Depuis leur jardin ou à partir des narines à la fenêtre, certaines personnes en confinement se sont demandé si un virus baladeur pouvait leur transmettre la maladie… Selon une hypothèse défendue par des scientifiques de différentes universités en Italie permet de comprendre cette théorie : ils affirment que la pollution à travers les particules en suspension dans l’air facilite la propagation du coronavirus et seraient compréhensibles vu le nombre de cas de contagion en progression dans les régions du nord d’Italie.

Ils avancent cette thèse après avoir étudié les concentrations de PM10 quotidienne recueillies par les Agences régionales de protection environnementale dans le pays le plus touché d’Europe, du 10 au 29 février, et le nombre de patients testés positifs au Covid-19 signalés par la protection civile, en prenant en compte la période d’incubation. L’analyse des différentes cartes démontre une similitude apparente.
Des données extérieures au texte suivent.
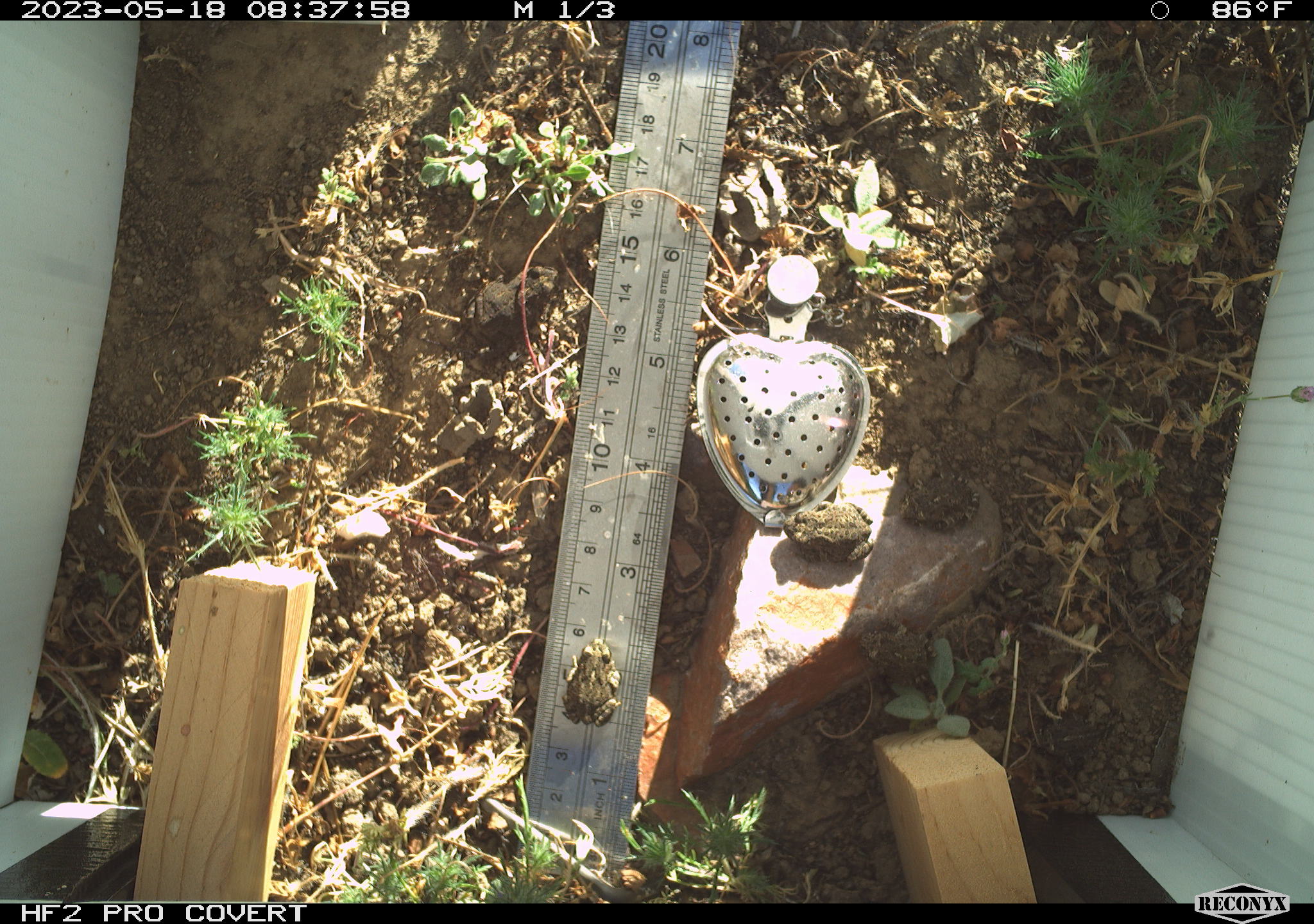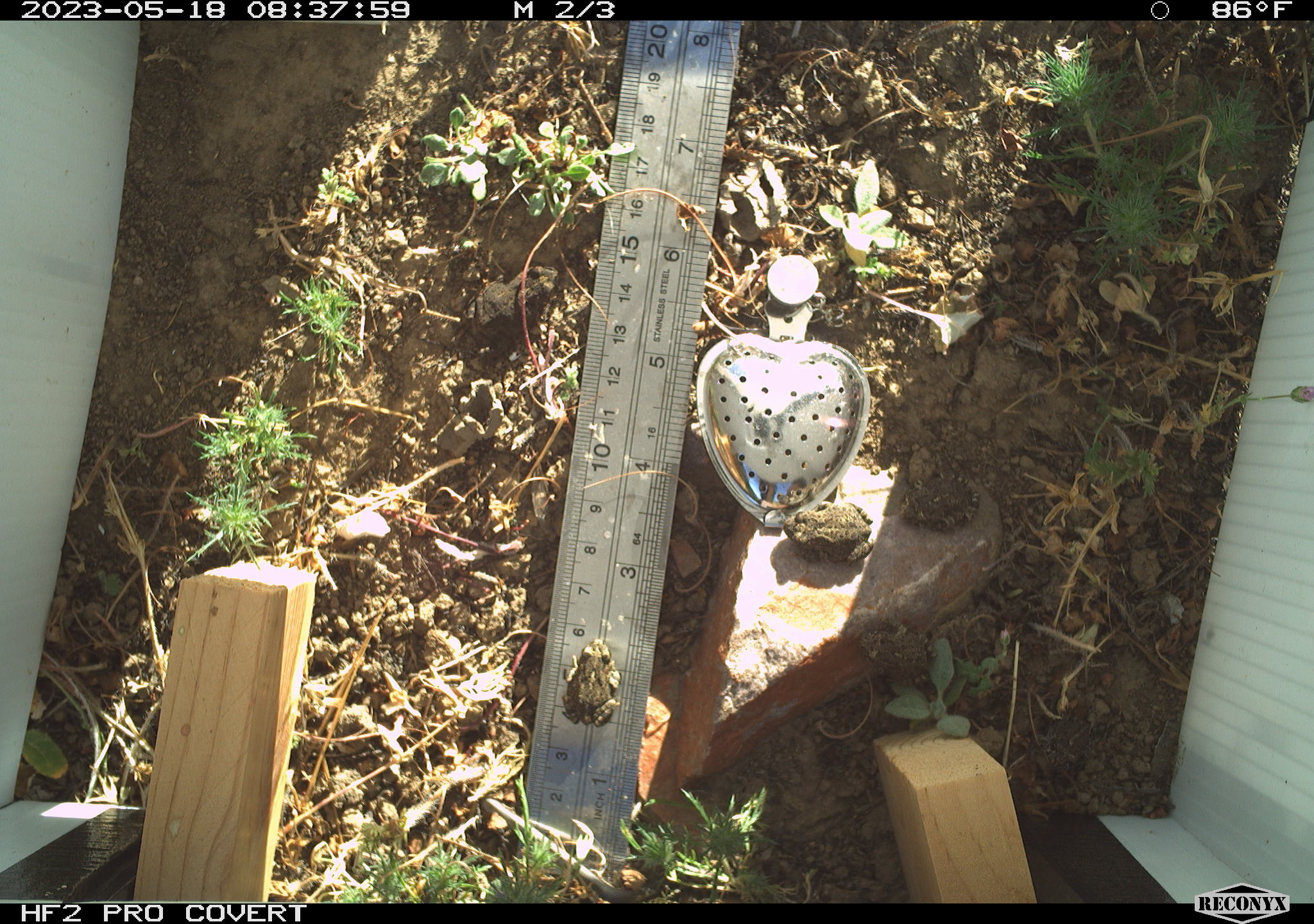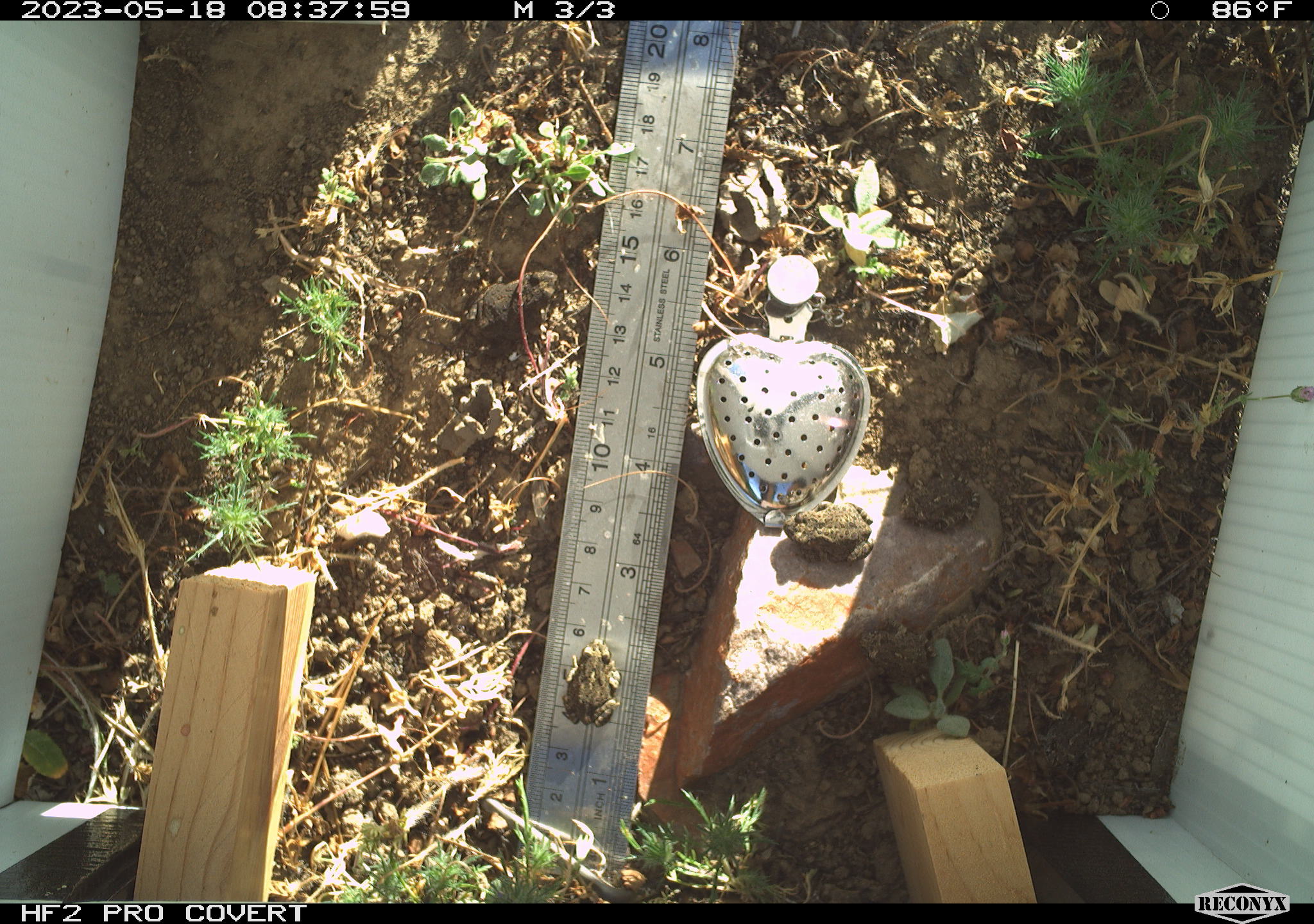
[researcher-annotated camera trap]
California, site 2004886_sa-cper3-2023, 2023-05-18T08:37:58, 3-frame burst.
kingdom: Animalia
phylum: Chordata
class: Amphibia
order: Anura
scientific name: Anura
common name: frogs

Peut-on conclure à une propagation du virus par la pollution de l’air ? Pas du tout ! Les régions du Nord en Italie ont la plus forte densité de population du pays, suffisant pour justifier cet écart de propagation.

Les particules portent le virus

Pour corroborer leur thèse, les scientifiques d’Italie ont pris en compte les conclusions d’expériences passées. Des conclusions bien connues du bout des doigts par la directrice de recherche à l’INSERM, le professeur Isabella Annesi-Maesano : « L’étude prouve simplement que les particules de 5 à 10 microns sont susceptibles de porter des bactéries, du pollen et des débris. Mais également du virus, capable d’être inhalé ».

Les particules voyagent abondamment, peuvent aller de Sibérie en Amazonie, comme l’affirme la spécialiste des maladies allergiques et respiratoires de l’institut d’épidémiologie et de santé publique Pierre-Louis. Impossible toutefois de prouver qu’un Italien a contaminé un Breton à partir de la force de la toux et du vent. En cas de proximité renforcée entre les individus placés dans un environnement particulièrement pollué, la probabilité de contamination est très élevée si la personne malade commence à tousser, selon Isabella Annesi-Maesano.

Les préfets devront limiter l’épandage

La thèse du transport des particules du Covid-19 via des canaux de pollution doit toujours être confirmée : des études complémentaires sont en cours pour confirmation. Des points d’ombre demeurent sur la période d’infection du coronavirus par air, même comme l’étude actuelle prouve qu’il peut survivre durant trois heures au moins dans les aérosols.